= EXERCISE DESCRIPTION =
Rewrite the paragraph beginning "Background. Alirocumab and evolocumab" from the PCSK9 inhibitor abstract below as a short bulleted list that keeps its main facts.

= SOURCE PASSAGE =

An Updated Meta-Analysis for Safety Evaluation of Alirocumab and Evolocumab as PCSK9 Inhibitors

Abstract

Background. Alirocumab and evolocumab, as protein convertase subtilisin kexin type 9 (PCSK9) inhibitors, have been reported to reduce cardiovascular risk. This meta-analysis is aimed at updating the safety data of PCSK9 inhibitors. Methods. We assessed the relative risk for all treatment-related adverse events, serious adverse events, diabetes-related adverse events, and neurocognitive and neurologic adverse events with PCSK9 inhibitors compared to controls (placebo or ezetimibe). In addition, we conducted a meta-analysis to quantitatively integrate and estimate the adverse event rates in long-term studies. Results. There were no significant differences between PCSK9 inhibitors and controls in the relative risk analysis. In a subgroup analysis of each PCSK9 inhibitor, alirocumab treatment significantly reduced the risk of serious adverse events compared to control treatment ( $\text{risk}\text{ratio}\left(\text{RR}\right)=0.937$ ; 95% confidence interval (CI), 0.896–0.980), but no significant difference was observed with evolocumab treatment ( $\text{RR}=1.003$ ; 95% CI, 0.963–1.054). Moreover, alirocumab treatment afforded a significant reduction in the risk of diabetes-related adverse events compared to control treatment ( $\text{RR}=0.9137$ ; 95% CI, 0.845–0.987). The overall incidence (event rate) of long-term adverse events was 75.1% (95% CI, 71.2%–78.7%), and the incidence of serious long-term event rate was 16.2% (95% CI, 11.6%–22.3%). Conclusions. We suggest that alirocumab and evolocumab are generally safe and well tolerated and that their addition to background lipid-lowering therapy is not associated with an increased risk of adverse events or toxicity.

= DATASET CONTENT =
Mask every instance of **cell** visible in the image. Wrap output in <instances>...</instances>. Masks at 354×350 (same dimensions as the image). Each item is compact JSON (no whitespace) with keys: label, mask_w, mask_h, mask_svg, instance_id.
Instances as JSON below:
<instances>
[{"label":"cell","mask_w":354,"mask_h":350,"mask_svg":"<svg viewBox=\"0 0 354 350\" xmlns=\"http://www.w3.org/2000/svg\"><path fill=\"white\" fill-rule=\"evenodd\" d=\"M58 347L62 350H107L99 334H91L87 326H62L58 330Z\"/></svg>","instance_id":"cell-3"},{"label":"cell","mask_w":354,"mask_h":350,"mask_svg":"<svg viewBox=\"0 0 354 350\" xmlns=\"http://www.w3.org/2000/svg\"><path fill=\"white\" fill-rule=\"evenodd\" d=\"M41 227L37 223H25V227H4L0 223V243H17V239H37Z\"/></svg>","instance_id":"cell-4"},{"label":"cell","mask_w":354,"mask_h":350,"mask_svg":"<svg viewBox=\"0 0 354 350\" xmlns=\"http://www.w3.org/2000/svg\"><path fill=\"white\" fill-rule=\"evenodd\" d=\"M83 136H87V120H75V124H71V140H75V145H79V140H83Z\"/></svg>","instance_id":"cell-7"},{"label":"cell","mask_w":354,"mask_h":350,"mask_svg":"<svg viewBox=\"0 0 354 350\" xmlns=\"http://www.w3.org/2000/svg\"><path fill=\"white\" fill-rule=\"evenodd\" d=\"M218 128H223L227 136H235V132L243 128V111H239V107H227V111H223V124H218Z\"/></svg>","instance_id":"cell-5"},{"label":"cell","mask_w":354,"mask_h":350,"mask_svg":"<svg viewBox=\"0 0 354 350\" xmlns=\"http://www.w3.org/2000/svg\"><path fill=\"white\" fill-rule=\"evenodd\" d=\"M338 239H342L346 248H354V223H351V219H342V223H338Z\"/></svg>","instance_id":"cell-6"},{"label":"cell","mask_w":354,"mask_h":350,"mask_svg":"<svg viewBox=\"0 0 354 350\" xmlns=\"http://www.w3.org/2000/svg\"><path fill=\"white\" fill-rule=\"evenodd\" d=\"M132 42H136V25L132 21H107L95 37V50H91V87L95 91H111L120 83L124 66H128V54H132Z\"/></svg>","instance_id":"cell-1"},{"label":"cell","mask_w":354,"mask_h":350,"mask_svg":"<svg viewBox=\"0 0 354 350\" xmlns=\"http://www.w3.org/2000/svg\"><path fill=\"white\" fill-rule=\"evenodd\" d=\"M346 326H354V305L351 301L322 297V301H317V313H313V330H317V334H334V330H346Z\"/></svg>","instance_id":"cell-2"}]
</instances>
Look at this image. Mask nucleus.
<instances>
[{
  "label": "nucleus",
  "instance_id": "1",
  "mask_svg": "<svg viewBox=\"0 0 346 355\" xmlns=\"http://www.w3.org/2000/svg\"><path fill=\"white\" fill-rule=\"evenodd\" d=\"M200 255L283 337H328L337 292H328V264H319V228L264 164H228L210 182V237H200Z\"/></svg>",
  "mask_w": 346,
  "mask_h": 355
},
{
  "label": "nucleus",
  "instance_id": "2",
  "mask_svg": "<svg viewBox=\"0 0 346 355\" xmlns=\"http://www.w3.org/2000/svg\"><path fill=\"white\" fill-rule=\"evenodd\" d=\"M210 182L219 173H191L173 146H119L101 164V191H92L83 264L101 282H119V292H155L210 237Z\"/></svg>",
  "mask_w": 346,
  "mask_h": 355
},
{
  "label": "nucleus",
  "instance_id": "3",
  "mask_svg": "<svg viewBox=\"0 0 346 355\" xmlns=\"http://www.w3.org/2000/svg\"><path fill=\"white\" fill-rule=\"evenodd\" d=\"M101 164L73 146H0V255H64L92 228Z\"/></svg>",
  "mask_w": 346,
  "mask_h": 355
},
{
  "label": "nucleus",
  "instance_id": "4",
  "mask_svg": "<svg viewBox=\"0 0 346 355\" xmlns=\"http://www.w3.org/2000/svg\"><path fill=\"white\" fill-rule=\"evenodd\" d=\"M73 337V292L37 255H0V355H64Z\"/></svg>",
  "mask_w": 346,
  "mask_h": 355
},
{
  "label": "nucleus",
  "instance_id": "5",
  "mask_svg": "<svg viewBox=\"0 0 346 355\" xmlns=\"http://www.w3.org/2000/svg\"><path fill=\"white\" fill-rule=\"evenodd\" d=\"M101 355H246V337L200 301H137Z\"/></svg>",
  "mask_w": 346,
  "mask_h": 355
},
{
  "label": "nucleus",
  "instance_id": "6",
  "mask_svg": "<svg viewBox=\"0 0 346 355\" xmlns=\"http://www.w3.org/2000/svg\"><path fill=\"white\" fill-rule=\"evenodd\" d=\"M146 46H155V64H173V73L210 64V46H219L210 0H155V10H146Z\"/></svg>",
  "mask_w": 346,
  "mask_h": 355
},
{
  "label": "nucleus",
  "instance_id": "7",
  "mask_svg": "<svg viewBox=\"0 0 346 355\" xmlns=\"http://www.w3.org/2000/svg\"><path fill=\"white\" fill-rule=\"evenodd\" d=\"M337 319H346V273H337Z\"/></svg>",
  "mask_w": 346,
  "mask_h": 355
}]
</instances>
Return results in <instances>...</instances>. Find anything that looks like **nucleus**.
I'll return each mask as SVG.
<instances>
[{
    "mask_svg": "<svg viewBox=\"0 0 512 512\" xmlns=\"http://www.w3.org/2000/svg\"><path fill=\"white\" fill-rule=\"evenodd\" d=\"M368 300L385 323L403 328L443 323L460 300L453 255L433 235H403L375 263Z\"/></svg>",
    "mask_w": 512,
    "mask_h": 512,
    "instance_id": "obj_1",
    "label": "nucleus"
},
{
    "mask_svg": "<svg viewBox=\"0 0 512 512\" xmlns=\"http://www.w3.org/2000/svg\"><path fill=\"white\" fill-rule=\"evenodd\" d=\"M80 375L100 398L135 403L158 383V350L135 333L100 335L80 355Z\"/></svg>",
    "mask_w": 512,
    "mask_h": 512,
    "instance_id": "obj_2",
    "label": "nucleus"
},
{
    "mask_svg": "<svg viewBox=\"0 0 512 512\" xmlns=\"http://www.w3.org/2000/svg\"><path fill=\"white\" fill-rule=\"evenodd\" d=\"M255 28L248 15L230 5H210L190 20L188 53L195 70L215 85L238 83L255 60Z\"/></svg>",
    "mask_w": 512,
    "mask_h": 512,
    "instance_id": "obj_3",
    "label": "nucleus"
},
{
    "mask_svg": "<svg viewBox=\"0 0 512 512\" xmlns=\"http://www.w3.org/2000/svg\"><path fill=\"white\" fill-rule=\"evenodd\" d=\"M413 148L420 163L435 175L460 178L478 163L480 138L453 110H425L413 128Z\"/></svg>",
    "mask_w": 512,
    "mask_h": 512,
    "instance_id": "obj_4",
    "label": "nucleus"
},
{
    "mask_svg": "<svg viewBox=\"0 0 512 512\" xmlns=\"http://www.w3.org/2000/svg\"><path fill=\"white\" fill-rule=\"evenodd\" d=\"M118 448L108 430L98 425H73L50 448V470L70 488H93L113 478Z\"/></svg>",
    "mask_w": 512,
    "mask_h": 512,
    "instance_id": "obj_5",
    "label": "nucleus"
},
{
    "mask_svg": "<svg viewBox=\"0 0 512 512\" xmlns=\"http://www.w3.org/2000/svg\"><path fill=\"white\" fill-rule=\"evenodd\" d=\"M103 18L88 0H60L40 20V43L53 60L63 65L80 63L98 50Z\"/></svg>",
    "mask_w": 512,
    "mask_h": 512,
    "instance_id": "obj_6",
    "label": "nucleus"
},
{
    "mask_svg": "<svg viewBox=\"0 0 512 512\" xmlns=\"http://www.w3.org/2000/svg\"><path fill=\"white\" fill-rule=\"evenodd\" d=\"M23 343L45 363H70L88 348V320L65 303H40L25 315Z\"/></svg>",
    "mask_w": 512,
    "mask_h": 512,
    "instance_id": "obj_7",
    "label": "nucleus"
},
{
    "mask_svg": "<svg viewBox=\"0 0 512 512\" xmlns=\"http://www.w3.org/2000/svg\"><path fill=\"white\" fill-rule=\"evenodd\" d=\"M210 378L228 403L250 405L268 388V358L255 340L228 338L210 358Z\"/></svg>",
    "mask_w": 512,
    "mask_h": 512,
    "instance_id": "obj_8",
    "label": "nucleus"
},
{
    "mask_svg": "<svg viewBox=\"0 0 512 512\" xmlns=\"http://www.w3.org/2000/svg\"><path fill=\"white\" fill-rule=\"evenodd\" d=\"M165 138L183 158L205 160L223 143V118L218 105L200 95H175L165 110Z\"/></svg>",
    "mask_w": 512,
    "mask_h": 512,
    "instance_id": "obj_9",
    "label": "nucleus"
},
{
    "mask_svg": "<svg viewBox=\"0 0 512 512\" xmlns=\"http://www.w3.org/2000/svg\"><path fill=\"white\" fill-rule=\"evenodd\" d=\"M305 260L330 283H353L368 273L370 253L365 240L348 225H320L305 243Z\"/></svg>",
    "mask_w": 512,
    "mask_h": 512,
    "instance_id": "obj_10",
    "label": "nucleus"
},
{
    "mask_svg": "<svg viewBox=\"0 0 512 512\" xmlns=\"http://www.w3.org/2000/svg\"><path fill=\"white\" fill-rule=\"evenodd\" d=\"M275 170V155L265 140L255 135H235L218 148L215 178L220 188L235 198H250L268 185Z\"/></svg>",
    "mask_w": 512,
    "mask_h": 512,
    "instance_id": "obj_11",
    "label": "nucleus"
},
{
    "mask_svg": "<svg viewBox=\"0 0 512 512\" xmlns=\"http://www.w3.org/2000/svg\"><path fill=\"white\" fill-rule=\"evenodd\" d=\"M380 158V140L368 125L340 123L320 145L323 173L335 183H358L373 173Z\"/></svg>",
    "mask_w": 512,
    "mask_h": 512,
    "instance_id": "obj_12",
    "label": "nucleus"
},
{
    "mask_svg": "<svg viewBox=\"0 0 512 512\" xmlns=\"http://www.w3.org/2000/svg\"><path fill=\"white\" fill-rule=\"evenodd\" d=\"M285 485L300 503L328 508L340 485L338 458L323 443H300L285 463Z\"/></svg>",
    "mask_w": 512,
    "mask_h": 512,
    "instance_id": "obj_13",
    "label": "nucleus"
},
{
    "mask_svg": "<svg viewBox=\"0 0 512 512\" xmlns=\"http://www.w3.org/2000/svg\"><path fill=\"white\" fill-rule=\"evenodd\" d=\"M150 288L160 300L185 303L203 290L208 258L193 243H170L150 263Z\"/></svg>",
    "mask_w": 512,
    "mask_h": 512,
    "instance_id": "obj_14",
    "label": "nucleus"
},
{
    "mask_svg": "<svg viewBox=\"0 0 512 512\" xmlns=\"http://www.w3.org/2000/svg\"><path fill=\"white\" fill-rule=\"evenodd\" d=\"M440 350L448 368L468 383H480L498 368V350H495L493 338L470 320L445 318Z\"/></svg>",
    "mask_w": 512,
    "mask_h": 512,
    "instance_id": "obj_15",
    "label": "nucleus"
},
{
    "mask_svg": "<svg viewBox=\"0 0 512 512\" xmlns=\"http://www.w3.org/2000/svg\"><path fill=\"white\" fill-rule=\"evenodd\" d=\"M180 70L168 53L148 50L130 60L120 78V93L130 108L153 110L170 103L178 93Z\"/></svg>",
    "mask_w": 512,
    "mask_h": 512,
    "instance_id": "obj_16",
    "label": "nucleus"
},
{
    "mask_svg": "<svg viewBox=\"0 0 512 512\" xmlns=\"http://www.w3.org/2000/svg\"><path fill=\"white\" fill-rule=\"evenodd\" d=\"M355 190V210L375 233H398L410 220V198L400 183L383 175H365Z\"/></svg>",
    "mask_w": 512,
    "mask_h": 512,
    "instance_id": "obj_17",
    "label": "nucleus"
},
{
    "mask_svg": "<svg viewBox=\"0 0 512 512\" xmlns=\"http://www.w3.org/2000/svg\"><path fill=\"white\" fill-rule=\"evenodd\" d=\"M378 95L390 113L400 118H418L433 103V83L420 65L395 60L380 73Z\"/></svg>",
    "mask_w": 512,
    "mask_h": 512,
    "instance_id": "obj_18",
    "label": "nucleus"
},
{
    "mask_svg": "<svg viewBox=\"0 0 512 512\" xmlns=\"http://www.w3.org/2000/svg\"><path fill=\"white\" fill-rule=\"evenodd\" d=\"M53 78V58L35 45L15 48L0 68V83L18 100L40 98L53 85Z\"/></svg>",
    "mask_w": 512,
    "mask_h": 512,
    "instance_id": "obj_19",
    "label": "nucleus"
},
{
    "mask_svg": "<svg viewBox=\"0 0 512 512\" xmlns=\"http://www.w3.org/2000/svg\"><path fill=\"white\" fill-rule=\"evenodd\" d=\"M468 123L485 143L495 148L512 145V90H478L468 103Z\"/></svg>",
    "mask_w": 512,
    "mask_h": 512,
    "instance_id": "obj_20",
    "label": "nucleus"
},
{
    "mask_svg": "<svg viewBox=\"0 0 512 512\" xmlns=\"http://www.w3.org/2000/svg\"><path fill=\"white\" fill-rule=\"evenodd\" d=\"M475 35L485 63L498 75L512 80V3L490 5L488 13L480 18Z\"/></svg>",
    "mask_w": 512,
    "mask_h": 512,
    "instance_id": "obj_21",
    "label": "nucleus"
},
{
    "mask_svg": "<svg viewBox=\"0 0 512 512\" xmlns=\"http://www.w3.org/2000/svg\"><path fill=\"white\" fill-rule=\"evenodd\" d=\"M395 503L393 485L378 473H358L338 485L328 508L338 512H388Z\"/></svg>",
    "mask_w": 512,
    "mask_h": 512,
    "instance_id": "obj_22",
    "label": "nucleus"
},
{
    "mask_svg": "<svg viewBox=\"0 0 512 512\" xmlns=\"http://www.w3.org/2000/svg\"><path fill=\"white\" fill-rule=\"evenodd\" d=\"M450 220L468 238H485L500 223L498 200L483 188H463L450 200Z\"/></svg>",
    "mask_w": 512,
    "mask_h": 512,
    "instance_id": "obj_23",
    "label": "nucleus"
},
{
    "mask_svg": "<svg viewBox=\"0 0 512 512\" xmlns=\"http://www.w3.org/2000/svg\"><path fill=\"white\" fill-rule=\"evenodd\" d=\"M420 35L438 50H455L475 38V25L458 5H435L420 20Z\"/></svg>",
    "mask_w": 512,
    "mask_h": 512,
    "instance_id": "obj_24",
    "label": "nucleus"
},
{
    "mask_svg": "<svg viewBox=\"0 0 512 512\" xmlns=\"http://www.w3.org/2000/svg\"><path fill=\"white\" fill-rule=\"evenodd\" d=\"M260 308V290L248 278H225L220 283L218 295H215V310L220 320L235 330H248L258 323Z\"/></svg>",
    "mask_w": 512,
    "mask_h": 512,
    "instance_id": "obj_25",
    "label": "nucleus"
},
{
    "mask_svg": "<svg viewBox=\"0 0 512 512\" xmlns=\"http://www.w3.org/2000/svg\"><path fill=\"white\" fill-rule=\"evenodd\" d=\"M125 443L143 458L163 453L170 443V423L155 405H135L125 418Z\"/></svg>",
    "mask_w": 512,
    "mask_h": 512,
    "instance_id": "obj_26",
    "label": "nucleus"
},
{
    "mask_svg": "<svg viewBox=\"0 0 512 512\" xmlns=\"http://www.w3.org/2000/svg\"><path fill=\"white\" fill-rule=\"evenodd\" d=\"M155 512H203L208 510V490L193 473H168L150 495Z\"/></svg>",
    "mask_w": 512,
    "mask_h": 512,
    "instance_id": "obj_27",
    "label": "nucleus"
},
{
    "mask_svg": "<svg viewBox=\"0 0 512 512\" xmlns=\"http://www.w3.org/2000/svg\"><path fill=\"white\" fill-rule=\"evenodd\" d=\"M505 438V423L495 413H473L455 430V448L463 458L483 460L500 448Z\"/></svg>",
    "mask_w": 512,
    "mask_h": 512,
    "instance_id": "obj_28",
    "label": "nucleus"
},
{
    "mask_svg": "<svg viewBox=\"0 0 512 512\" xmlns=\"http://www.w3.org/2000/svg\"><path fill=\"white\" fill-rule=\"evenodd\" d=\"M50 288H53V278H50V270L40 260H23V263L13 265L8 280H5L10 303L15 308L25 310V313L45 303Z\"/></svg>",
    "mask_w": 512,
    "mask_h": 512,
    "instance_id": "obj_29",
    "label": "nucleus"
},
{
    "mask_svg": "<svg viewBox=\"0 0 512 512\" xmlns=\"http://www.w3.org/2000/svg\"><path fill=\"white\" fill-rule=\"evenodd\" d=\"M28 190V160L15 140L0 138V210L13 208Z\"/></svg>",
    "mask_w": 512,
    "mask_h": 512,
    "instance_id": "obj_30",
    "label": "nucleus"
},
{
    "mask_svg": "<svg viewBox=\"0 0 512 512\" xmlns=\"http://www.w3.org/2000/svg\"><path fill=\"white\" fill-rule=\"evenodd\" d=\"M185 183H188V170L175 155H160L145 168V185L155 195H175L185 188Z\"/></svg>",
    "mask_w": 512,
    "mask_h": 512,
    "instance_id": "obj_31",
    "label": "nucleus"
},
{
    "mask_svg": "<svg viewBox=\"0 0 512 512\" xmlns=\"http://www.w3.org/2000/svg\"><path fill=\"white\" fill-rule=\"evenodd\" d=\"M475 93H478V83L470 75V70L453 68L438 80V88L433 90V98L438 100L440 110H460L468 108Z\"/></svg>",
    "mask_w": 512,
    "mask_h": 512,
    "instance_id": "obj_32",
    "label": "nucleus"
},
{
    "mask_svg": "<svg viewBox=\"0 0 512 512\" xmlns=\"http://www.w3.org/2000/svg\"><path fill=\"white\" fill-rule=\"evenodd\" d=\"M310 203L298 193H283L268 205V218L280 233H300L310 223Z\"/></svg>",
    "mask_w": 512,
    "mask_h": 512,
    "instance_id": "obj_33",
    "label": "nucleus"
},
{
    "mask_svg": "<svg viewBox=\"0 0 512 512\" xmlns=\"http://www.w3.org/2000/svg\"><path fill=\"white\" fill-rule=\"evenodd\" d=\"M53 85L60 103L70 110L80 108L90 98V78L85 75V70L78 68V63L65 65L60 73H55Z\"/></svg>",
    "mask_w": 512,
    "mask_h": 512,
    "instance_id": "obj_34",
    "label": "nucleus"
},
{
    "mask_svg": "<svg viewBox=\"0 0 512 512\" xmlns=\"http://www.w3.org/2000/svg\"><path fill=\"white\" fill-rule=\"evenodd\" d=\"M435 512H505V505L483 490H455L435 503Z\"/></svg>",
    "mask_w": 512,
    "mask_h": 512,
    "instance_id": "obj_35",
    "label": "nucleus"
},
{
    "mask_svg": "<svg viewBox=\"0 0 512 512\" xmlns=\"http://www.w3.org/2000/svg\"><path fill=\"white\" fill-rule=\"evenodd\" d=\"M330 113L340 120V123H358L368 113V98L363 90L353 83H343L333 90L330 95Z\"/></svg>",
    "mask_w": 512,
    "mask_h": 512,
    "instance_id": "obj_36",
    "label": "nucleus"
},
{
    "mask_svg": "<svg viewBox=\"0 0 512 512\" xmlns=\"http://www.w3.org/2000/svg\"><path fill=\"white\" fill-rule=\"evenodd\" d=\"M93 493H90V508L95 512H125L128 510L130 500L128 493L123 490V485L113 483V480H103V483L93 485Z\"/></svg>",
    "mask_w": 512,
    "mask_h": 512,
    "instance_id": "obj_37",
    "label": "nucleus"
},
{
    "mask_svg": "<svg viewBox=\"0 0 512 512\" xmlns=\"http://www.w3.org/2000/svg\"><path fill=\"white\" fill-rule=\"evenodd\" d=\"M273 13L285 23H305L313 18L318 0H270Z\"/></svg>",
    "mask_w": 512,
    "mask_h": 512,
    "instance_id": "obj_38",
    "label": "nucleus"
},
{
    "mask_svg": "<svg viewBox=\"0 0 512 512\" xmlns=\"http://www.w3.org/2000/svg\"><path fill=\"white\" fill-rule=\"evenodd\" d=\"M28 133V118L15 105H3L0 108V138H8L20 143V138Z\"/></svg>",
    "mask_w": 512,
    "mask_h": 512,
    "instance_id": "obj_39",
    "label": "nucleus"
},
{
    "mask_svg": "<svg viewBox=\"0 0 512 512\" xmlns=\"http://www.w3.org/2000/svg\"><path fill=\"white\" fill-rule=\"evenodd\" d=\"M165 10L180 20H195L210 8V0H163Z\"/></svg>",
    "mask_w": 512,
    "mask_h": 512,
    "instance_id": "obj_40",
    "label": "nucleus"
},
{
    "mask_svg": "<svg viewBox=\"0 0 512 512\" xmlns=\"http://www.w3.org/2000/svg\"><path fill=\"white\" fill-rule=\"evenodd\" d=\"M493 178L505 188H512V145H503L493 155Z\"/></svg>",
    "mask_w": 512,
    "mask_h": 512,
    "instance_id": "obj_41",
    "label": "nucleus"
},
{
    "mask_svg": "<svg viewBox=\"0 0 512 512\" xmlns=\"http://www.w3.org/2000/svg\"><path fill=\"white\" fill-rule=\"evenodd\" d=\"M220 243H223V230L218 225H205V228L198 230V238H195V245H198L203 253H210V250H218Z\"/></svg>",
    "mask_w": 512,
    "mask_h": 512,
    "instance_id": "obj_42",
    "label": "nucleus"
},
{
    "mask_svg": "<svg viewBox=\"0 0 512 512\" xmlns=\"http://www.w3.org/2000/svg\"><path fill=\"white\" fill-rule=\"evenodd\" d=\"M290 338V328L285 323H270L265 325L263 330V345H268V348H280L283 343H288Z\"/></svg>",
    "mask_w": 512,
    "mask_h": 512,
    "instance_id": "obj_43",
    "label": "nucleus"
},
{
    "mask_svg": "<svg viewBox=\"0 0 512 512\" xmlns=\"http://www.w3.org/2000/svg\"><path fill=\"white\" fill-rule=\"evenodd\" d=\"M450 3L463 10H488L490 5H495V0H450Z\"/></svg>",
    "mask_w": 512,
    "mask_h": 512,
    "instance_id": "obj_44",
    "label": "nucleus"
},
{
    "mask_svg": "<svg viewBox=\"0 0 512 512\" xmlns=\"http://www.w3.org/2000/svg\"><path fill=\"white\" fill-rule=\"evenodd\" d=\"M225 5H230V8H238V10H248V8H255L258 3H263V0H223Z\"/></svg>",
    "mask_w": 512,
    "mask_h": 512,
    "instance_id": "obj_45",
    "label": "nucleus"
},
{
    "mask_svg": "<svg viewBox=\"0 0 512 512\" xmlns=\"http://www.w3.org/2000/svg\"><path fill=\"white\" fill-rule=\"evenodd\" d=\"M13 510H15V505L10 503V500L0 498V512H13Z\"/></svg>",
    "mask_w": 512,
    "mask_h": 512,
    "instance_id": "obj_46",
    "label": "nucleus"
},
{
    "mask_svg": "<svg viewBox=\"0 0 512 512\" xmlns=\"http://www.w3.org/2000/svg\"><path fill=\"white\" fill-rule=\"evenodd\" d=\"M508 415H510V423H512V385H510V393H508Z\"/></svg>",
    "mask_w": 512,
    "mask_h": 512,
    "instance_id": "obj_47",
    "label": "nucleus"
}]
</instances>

= SOLUTION TO THIS EXERCISE =
- Alirocumab and evolocumab are PCSK9 inhibitors reported to reduce cardiovascular risk. This meta-analysis updates their safety data.
- Methods: relative risk of all treatment-related, serious, diabetes-related, and neurocognitive and neurologic adverse events was compared against controls (placebo or ezetimibe). Adverse event rates in long-term studies were also estimated.
- Overall, PCSK9 inhibitors did not differ significantly from controls in relative risk.
- Alirocumab significantly lowered the risk of serious adverse events (RR 0.937; 95% CI, 0.896–0.980). Evolocumab showed no significant difference (RR 1.003; 95% CI, 0.963–1.054).
- Alirocumab also significantly lowered the risk of diabetes-related adverse events (RR 0.9137; 95% CI, 0.845–0.987).
- The long-term adverse event rate was 75.1% (95% CI, 71.2%–78.7%). The serious long-term event rate was 16.2% (95% CI, 11.6%–22.3%).
- Conclusion: both drugs appear generally safe and well tolerated. Adding them to background lipid-lowering therapy is not linked to a higher risk of adverse events or toxicity.